● **List of tasks**:
**1)** Translate this sentence from the HPV vaccination study summary below into Spanish: "By linkage to vaccination records we ascertained prevalence by birth cohort and vaccination status."
**2)** Summarize the HPV vaccination study summary below in two sentences.
**3)** Write the next part of the HPV vaccination study summary below, picking up after its final sentence.

● **Passage to read**:
============================================================

Changes in the prevalence of human papillomavirus following a national bivalent human papillomavirus vaccination programme in Scotland: a 7-year cross-sectional study

Summary

Background

On Sept 1, 2008, Scotland launched routine vaccination for human papillomavirus (HPV) types 16 and 18, targeted at 12–13-year-old girls, of whom 92·4% were fully vaccinated in 2008–09. In this study, we report on vaccine effectiveness of the bivalent vaccine in these vaccinated women who attended for routine cervical screening at age 20–21 years.

Methods

In this 7-year cross-sectional study (covering birth cohorts 1988–1995), we sampled approximately 1000 samples per year from those attending cervical screening at age 20–21 years and tested each for HPV. By linkage to vaccination records we ascertained prevalence by birth cohort and vaccination status. Estimates of vaccine effectiveness for HPV types 16 and 18, HPV types 31, 33, and 45, other high-risk types, and any HPV were calculated using logistic regression.

============================================================

● **Data provided**:
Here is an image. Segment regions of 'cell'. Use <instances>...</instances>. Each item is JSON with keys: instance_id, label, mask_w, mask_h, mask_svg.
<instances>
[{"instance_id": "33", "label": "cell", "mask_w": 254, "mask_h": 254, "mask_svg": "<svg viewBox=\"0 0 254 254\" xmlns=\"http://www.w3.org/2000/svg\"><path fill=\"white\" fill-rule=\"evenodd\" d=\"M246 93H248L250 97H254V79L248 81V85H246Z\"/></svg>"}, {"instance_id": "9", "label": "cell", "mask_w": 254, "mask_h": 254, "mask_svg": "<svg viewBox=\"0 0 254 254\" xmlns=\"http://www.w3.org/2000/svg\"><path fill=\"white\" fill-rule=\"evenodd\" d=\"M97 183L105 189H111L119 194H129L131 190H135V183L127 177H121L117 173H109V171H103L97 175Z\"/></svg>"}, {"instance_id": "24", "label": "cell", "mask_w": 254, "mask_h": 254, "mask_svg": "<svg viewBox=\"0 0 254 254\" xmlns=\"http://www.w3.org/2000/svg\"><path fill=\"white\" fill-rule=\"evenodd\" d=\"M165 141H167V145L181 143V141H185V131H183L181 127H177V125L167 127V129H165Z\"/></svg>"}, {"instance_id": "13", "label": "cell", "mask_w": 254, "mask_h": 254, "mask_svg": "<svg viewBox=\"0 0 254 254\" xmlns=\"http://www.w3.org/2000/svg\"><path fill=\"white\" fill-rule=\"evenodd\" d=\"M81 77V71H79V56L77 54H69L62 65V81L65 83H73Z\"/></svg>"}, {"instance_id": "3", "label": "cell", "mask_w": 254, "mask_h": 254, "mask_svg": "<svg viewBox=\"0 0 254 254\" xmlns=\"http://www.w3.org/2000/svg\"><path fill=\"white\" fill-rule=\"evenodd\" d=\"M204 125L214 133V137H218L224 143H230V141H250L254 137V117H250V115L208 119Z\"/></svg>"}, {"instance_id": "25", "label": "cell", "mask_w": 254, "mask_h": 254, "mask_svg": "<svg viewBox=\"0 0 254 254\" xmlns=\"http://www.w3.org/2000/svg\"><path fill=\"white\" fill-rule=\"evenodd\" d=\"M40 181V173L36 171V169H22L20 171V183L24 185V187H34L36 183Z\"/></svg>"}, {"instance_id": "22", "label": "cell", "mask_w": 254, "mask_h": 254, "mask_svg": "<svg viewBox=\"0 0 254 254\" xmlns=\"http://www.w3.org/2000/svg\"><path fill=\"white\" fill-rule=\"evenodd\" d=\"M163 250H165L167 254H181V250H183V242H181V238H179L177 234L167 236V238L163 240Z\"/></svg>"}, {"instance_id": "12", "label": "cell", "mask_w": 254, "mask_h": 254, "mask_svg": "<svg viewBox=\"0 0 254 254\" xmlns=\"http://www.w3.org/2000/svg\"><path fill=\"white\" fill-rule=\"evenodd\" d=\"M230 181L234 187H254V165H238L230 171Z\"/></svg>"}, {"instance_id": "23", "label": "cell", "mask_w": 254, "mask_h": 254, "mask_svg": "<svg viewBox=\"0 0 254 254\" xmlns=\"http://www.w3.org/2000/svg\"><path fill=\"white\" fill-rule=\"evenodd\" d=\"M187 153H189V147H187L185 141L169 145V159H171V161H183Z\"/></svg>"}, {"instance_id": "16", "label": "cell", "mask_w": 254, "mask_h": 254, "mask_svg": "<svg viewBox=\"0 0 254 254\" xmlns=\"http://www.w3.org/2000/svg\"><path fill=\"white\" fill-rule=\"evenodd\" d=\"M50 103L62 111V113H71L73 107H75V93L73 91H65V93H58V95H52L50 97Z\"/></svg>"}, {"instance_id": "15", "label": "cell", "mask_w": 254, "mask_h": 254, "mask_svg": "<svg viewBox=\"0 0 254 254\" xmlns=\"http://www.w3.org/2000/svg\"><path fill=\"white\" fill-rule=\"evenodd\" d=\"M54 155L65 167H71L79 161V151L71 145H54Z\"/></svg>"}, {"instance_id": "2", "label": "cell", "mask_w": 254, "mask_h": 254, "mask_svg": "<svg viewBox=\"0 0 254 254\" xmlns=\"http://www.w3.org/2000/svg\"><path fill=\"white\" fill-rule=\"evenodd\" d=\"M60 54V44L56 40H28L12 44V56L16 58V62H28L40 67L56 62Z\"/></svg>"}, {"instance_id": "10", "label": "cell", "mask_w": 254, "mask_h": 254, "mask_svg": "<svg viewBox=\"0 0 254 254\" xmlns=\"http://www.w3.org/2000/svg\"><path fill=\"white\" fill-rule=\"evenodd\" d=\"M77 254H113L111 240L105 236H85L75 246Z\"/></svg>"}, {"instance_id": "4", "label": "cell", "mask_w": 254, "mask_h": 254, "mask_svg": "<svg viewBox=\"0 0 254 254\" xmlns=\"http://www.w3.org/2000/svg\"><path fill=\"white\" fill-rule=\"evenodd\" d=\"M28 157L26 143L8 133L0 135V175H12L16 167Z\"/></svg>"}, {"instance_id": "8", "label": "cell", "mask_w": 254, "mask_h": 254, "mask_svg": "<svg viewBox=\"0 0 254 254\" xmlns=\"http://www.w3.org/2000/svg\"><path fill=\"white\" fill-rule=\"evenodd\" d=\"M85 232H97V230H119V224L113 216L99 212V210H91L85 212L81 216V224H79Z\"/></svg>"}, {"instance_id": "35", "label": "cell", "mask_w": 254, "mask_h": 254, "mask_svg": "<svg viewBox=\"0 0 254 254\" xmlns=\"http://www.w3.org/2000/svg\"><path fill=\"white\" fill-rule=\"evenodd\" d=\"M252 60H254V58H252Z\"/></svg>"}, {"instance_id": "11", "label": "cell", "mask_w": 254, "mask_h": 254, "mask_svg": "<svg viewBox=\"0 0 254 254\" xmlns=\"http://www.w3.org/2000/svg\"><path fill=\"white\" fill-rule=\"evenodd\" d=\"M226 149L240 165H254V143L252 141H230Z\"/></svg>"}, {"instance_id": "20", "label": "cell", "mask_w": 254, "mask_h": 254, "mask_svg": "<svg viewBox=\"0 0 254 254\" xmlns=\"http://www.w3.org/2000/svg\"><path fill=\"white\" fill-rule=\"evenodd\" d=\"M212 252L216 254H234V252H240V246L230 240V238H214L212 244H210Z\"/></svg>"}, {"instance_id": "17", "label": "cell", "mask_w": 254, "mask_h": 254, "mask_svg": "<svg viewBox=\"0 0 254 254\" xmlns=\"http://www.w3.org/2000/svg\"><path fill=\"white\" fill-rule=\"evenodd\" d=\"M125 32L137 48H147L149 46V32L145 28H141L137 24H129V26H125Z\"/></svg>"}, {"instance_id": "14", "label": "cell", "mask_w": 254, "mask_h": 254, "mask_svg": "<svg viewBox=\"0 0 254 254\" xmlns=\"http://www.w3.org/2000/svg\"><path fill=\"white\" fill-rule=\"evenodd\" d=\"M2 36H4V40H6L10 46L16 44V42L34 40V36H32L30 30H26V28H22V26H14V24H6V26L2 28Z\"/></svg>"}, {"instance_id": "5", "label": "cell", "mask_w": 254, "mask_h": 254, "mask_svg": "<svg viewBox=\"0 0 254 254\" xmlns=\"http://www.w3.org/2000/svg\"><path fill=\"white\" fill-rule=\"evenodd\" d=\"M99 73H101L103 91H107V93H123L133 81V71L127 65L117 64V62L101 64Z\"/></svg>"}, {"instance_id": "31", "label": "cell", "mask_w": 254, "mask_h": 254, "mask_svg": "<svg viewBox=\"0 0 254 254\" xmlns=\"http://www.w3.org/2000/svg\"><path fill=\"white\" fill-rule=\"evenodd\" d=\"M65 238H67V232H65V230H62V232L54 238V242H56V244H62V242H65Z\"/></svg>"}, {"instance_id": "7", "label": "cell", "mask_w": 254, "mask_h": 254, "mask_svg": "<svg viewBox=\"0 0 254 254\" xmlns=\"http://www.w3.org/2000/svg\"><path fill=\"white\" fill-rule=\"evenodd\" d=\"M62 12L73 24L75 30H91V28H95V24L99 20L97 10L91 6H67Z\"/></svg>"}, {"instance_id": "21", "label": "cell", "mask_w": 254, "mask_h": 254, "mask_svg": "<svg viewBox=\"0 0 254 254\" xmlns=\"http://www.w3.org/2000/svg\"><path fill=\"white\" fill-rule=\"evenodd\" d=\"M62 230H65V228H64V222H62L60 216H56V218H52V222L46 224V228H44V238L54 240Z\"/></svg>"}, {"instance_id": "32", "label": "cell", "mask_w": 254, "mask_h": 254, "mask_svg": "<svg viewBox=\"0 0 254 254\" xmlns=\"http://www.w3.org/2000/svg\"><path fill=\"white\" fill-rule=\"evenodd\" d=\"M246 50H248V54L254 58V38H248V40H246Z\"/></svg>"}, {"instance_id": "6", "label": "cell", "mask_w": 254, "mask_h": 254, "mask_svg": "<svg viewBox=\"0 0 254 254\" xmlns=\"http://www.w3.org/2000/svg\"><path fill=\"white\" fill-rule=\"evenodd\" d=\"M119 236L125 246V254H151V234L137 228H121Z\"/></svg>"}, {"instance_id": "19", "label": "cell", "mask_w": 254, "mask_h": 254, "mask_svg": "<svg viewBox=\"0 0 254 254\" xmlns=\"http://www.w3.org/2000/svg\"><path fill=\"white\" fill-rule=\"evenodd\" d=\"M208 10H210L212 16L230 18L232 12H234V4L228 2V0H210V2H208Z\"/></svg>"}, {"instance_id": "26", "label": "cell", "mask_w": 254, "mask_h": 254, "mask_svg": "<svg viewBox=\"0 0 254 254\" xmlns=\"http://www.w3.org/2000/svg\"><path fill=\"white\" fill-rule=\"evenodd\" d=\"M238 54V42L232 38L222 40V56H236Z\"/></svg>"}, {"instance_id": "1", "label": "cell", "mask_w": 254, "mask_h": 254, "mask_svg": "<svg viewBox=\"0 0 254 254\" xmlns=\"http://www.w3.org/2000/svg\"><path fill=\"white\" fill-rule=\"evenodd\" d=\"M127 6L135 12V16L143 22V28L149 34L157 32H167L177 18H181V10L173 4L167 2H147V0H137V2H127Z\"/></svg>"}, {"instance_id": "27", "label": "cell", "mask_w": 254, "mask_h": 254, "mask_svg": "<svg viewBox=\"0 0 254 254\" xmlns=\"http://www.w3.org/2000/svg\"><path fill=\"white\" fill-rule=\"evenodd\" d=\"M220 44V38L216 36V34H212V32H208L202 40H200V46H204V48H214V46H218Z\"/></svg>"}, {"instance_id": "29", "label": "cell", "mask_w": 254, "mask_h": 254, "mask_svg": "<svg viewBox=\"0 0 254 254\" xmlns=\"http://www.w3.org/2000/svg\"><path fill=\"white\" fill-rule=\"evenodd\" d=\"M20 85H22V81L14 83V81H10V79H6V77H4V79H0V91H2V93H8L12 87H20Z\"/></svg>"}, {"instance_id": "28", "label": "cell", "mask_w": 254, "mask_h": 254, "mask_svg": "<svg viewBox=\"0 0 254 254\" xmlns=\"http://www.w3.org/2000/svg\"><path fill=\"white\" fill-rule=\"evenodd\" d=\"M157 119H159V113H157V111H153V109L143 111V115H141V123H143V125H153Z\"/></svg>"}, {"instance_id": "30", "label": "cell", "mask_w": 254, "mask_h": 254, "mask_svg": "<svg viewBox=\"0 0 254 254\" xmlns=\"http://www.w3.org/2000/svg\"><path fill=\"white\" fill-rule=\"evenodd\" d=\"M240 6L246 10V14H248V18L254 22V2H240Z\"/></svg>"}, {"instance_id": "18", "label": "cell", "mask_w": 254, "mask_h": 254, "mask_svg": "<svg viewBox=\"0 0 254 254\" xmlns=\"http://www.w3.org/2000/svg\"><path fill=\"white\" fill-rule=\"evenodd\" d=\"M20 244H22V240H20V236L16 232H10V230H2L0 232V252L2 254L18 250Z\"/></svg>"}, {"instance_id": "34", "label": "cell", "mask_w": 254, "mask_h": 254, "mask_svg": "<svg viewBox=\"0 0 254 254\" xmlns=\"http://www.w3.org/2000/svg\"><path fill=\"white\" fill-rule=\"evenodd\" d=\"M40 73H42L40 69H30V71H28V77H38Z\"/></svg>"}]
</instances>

============================================================

● **Set of answers**:
**1)** Mediante la vinculación con los registros de vacunación, determinamos la prevalencia por cohorte de nacimiento y por estado de vacunación.

**2)** In September 2008, Scotland began routinely vaccinating 12–13-year-old girls against HPV types 16 and 18, and this study reports the bivalent vaccine's effectiveness in vaccinated women who attended cervical screening at age 20–21. Over seven years covering birth cohorts 1988–1995, about 1000 screening samples per year were tested for HPV and linked to vaccination records, and vaccine effectiveness was estimated with logistic regression.

**3)**
Findings

In total, 8584 samples were HPV genotyped. Prevalence of HPV types 16 and 18 reduced substantially from 30·0% (95% CI 26·9–33·1) in the 1988 cohort to 4·5% (3·5–5·7) in the 1995 cohort, giving a vaccine effectiveness of 89·1% (85·1–92·3) for those vaccinated at age 12–13 years. All cross-protective types showed significant vaccine effectiveness (HPV type 31, 93·8% [95% CI 83·8–98·5]; HPV type 33, 79·1% [64·2–89·0]; HPV type 45, 82·6% [61·5–93·9]). Unvaccinated individuals born in 1995 had a reduced odds of HPV types 16 and 18 infection compared with those born in 1988 (adjusted odds ratio 0·13 [95% CI 0·06–0·28]) and reduced odds of HPV types 31, 33, and 45 (odds ratio 0·45 [0·23–0·89]).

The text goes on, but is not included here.